DATA FOR THE TASK section start
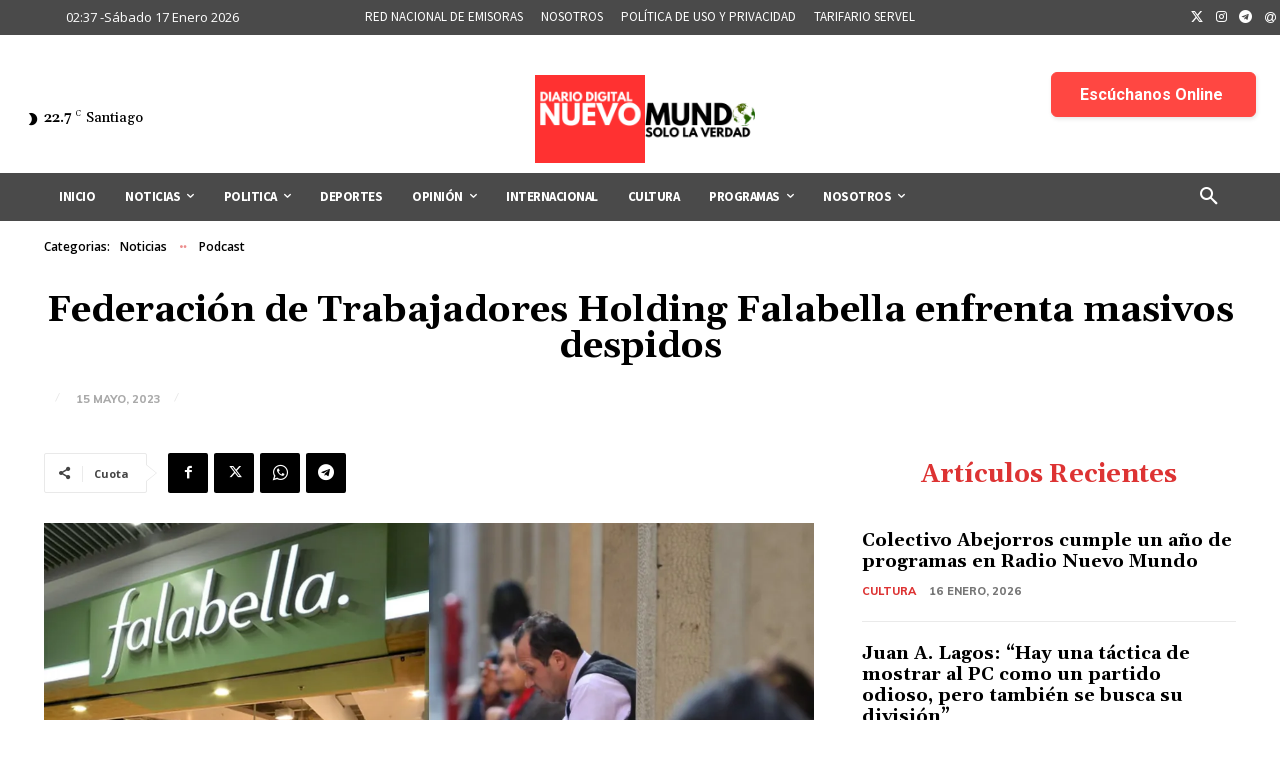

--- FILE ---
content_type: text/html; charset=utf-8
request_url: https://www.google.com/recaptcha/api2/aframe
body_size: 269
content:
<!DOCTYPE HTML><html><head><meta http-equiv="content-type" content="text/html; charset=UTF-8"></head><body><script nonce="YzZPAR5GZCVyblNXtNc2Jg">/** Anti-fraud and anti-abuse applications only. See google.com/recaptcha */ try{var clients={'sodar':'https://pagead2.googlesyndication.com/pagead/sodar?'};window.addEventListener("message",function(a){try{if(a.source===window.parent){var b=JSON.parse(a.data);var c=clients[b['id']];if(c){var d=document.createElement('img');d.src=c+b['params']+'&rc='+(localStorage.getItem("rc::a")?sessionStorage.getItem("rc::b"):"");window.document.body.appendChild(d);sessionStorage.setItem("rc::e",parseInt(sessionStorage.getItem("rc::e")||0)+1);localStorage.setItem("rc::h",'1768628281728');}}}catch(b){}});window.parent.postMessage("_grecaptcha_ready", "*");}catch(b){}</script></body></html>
DATA FOR THE TASK section end
**TASK**: Restate the records above in full, word for word. Keep pictures out.

**PROBLEM SOLUTION**:
--- FILE ---
content_type: text/html; charset=utf-8
request_url: https://www.google.com/recaptcha/api2/aframe
body_size: 269
content:
<!DOCTYPE HTML><html><head><meta http-equiv="content-type" content="text/html; charset=UTF-8"></head><body><script nonce="YzZPAR5GZCVyblNXtNc2Jg">/** Anti-fraud and anti-abuse applications only. See google.com/recaptcha */ try{var clients={'sodar':'https://pagead2.googlesyndication.com/pagead/sodar?'};window.addEventListener("message",function(a){try{if(a.source===window.parent){var b=JSON.parse(a.data);var c=clients[b['id']];if(c){var d=document.createElement('img');d.src=c+b['params']+'&rc='+(localStorage.getItem("rc::a")?sessionStorage.getItem("rc::b"):"");window.document.body.appendChild(d);sessionStorage.setItem("rc::e",parseInt(sessionStorage.getItem("rc::e")||0)+1);localStorage.setItem("rc::h",'1768628281728');}}}catch(b){}});window.parent.postMessage("_grecaptcha_ready", "*");}catch(b){}</script></body></html>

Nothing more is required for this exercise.